There's a good post on the official jQuery blog about a change in direction to the QUnit project: QUnit 1.11 Release: A Look Back (and Forth). It discusses some of the history behind QUnit, and includes a survey where you can share how you're using it.

Knockout-jQueryUI

Trying to integrate libraries like Knockout is sometimes confusing when you're already using jQuery UI. To address this, Vas Gábor has created Knockout-jQueryUI (GitHub: gvas / knockout-jqueryui, License: MIT), which is a collection of Knockout bindings for jQuery UI widgets.

It's small, comes with a build script and unit tests, and the author has provided full documentation on the project's homepage.

Tab Override

Tab Override (GitHub: wjbryant / taboverride, License: MIT, bower: taboverride) by Bill Bryant allows the tab key to insert tabs in textarea elements. It also supports auto indent and multi-line tab insertion.
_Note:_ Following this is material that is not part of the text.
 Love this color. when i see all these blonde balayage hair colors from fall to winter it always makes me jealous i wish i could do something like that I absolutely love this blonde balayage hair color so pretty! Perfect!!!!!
There's also a jQuery Tab Override plugin, and both scripts are AMD-compatible. Bill has included QUnit tests, which actually simulate key presses to test the script's various features.

FilteredPaste.js

FilteredPaste.js (GitHub: willemmulder / FilteredPaste.js, License: CC BY-SA 3.0) by Willem Mulder can be used to filter text when it's pasted into textarea elements, or anything with the contenteditable attribute. Why is this useful? Well, Willem got tired of dealing with support requests when text pasted from Word into his CMS carried across unwanted formatting.

I find myself always using Paste and Match Style and wondering why this isn't the default for the paste keyboard shortcut. The only time I've ever wanted to include formatting when pasting is when I make slides in Keynote/PowerPoint/Google Drive and want to include syntax highlighting in my examples. And that seems like an edge case if ever there was one!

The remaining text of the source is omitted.